# PigMania Lima, Lima, OH - May 29 - 30, 2015



## dan2446 (Nov 19, 2014)

Community Computer Alliance is proud to announce our First Annual series of KCBS sanctioned PigMania Barbecue Contests.

This contest is brought to you by organizers who have both competed in and judged KCBS contests around the country.

5000.00 in cash prizes
www.pigmaniabbq.com

Event Details for Teams:
. Free Friday Dinner
. Free Saturday Breakfast
. Electric easily accessible
. Water easily accessible
. Close to shopping

We are hopeful that our years on the BBQ circuit will help us make this a great contest for everyone involved!


All procedes benefit:
Community Computer Alliance (CCA) is a 501(c) 3 nonprofit organization that empowers individuals, improves our communities, and aids in conserving our world – one computer at a time.

CCA provides individual workforce development training for individuals with Autism and other developmental disabilities with partner organizations, including Embracing Autism and Food for Good Thought.

CCA’s job skills training program is directly fueled by our licensed and bonded electronic recycling services, providing the highest asset management standards to our generous corporate and individual donors.

CCA regularly donates refurbished electronics to nonprofit organizations in our communities to, in turn, help fulfill their missions.

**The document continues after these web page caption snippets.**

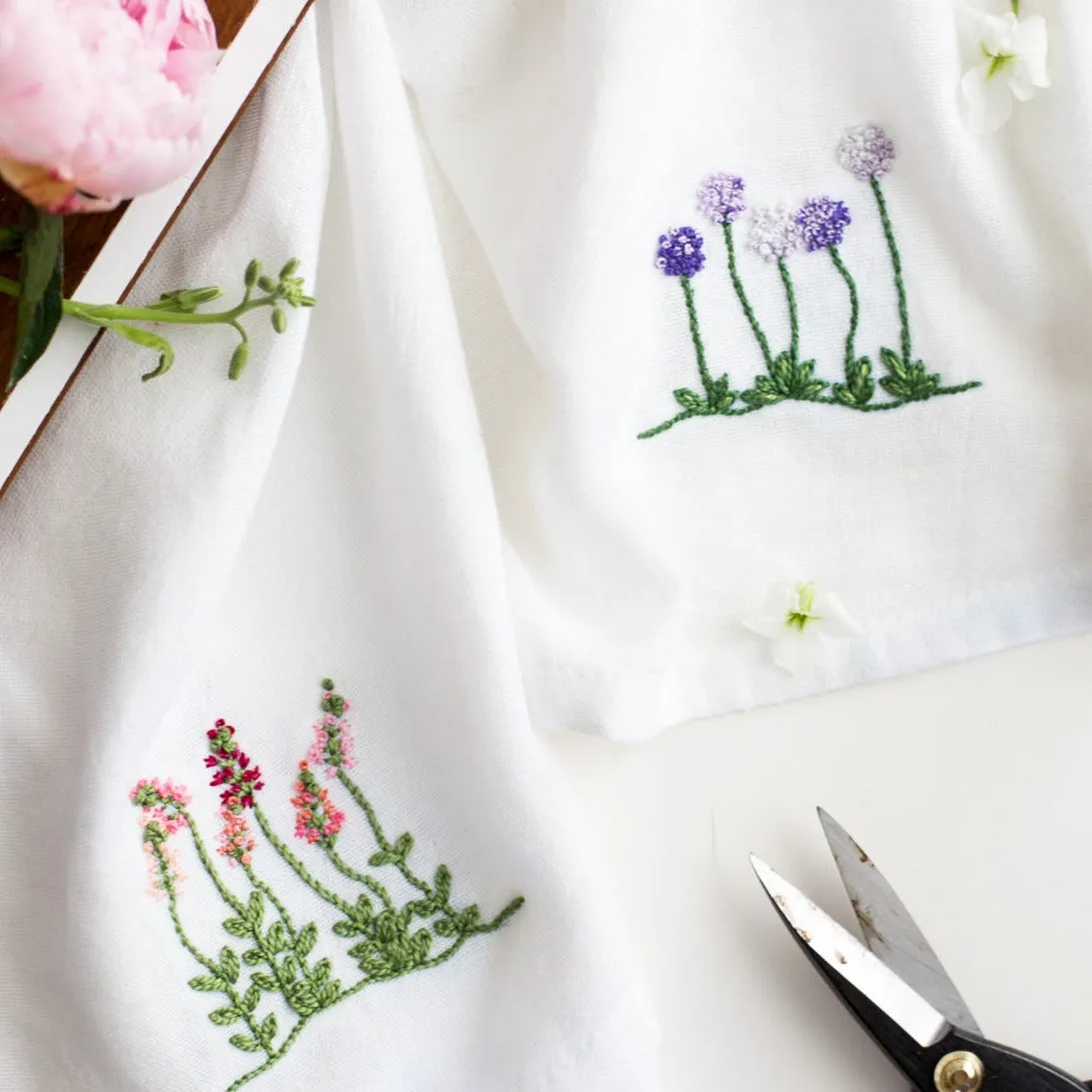 Floral Dishtowels Patterns
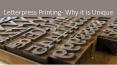 Letterpress Printing - Why It is Unique? PowerPoint PPT Presentation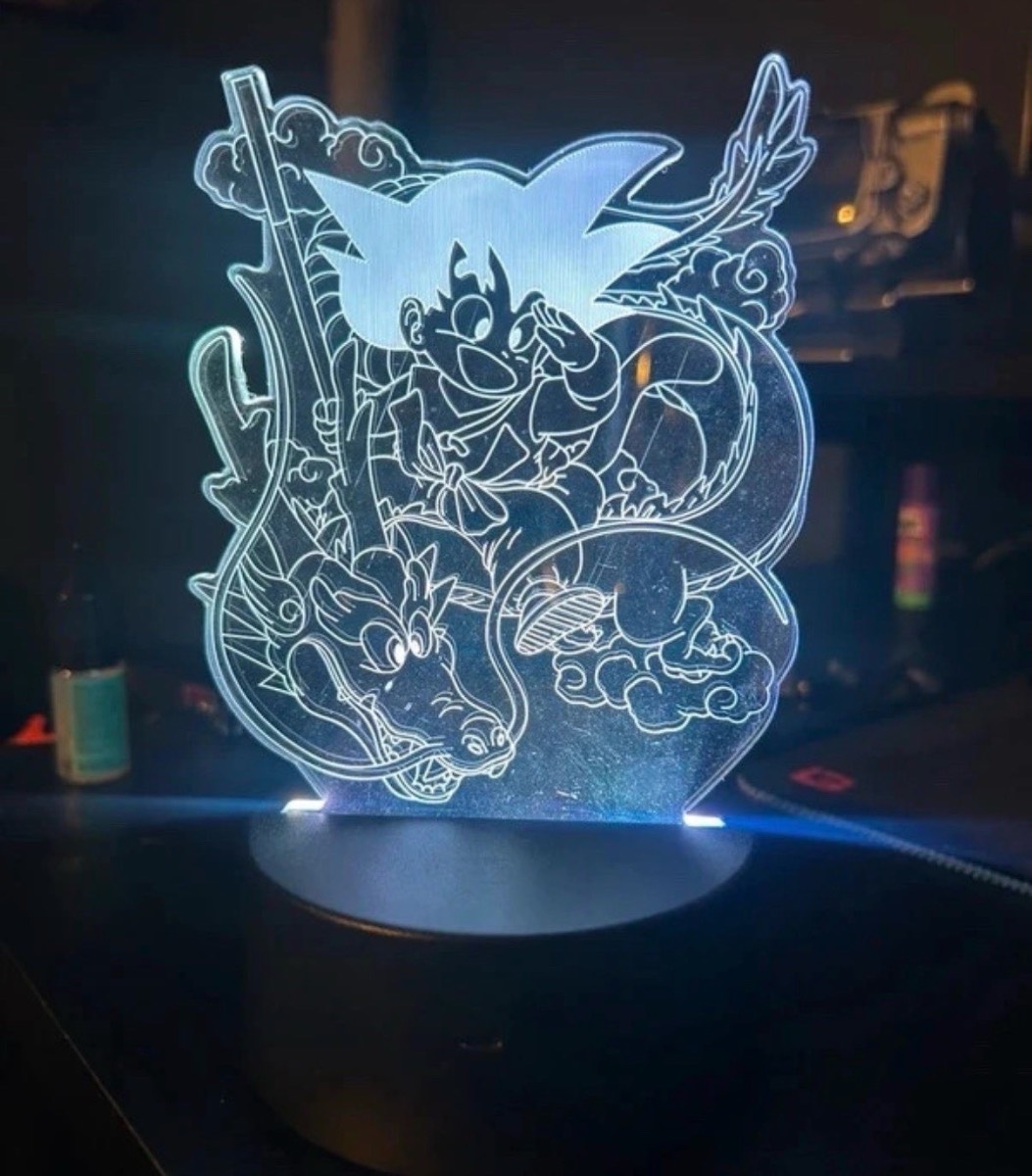 Dragon ball led desk light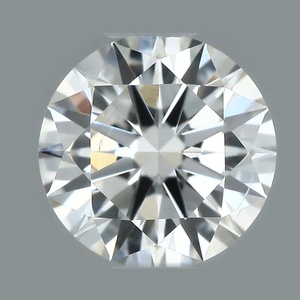 Round diamond — real photo
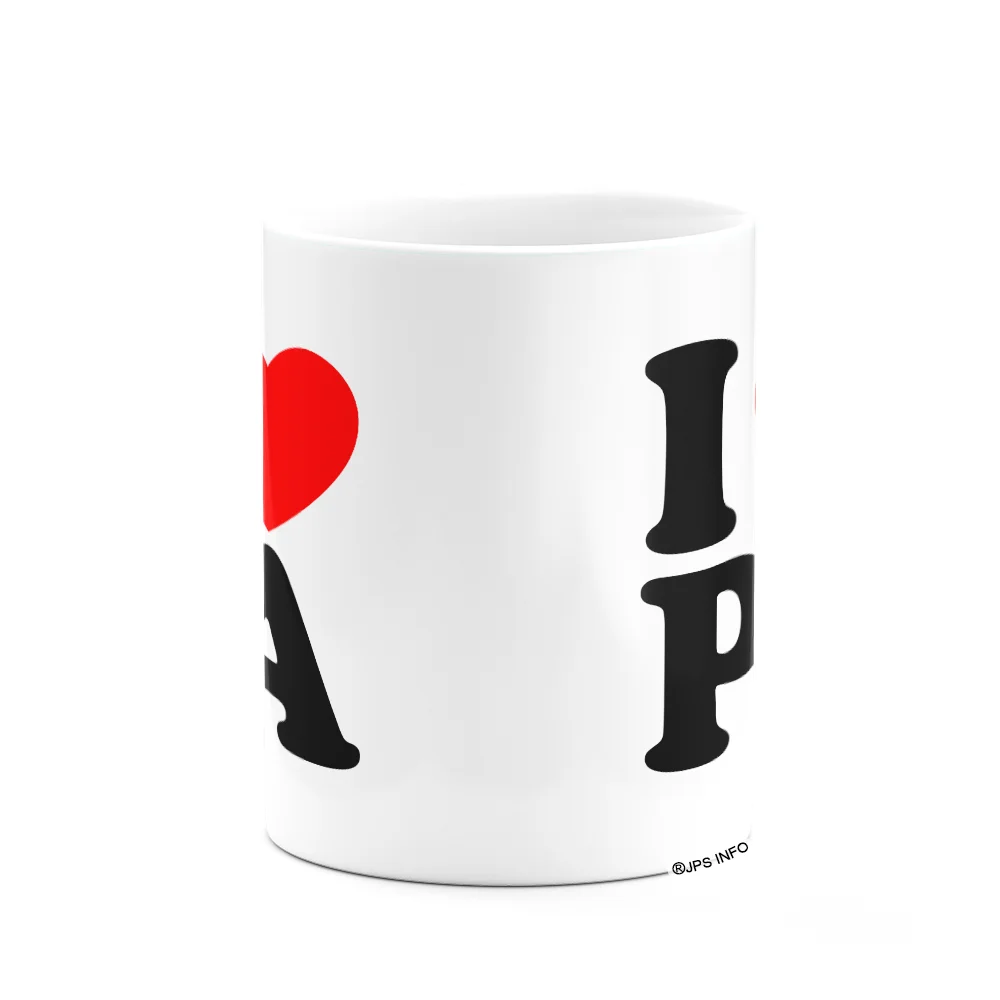 Imagem 3 de 3 do produto Caneca I Love Pa - Pará - 325ml - Branca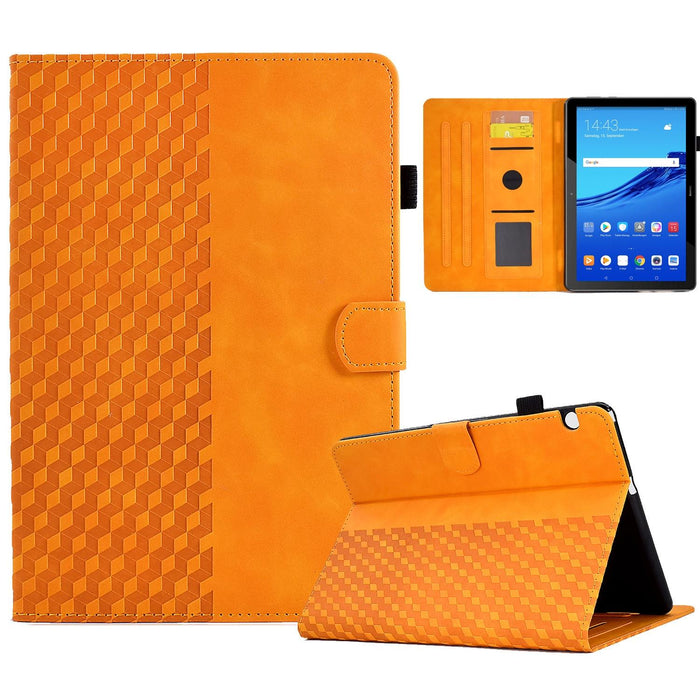 Rhombus Embossed Leather Smart Tablet Case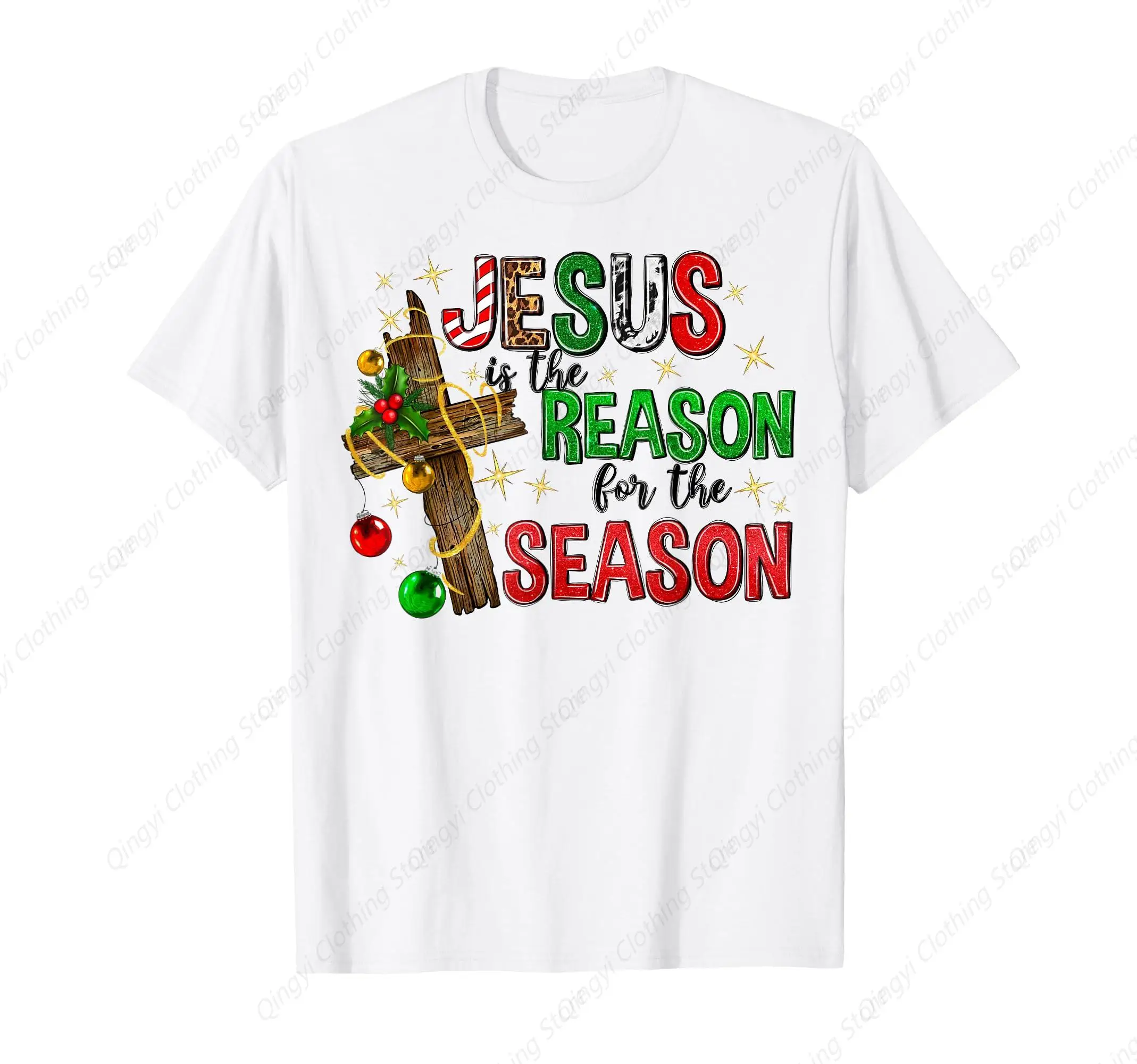 

Christmas Jesus Is The Reason For The Season Jesus Pajamas T-Shirt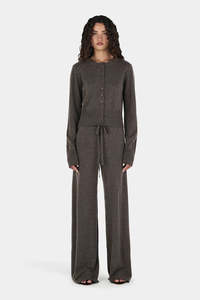 Hansen & Gretel - Jada Cashmere Pant - Charcoal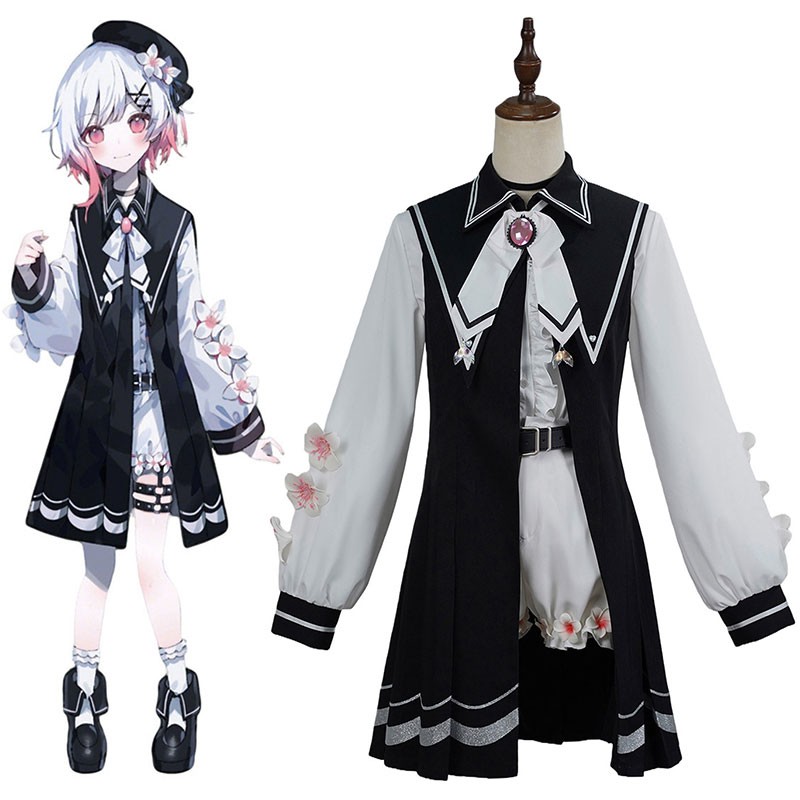魔法少女ノ魔女裁判 桜羽エマ さくらばえま コスプレ衣装 コスチューム 制服 男女兼用 送料無料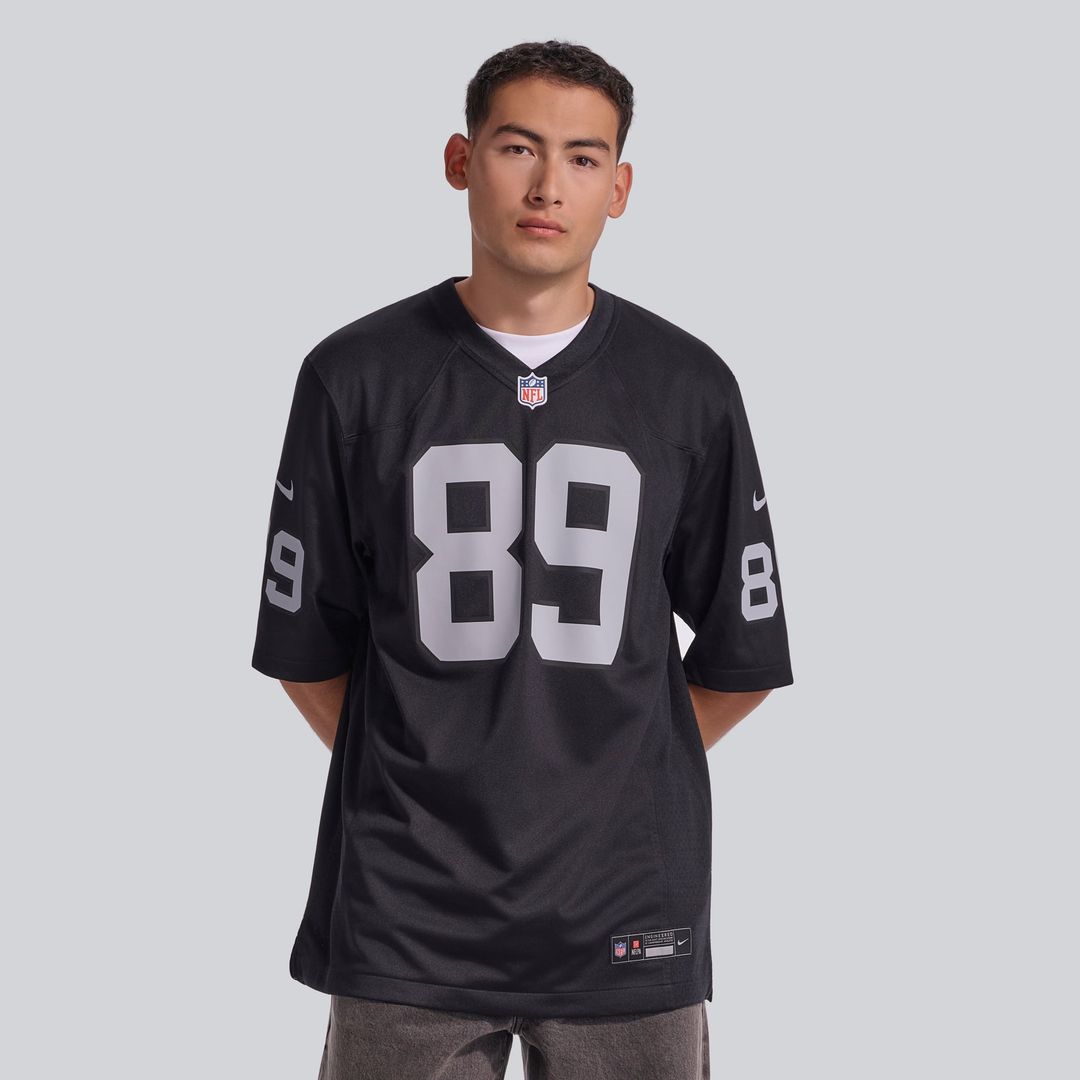 Las Vegas Raiders Brock Bowers Nike Black Player Game Jersey product image 2, provided for visual reference and product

For more information on Community Computer Alliance please goto www.ccompa.org


----------



## dan2446 (Nov 21, 2014)

Cook Teams:

So far out of 22 judges we have more than 80% Master Certified Judges.
Our judges combined have judged more than 1200 KCBS certified contests

That's a whole lot of experience to give you the best possible outcomes for the hard work you put into preparing your entries.
Sign up early for discounts!
www.pigmaniabbq.com


----------



## ryno21 (May 5, 2015)

Anyone going to this?  I think I will check it out.


----------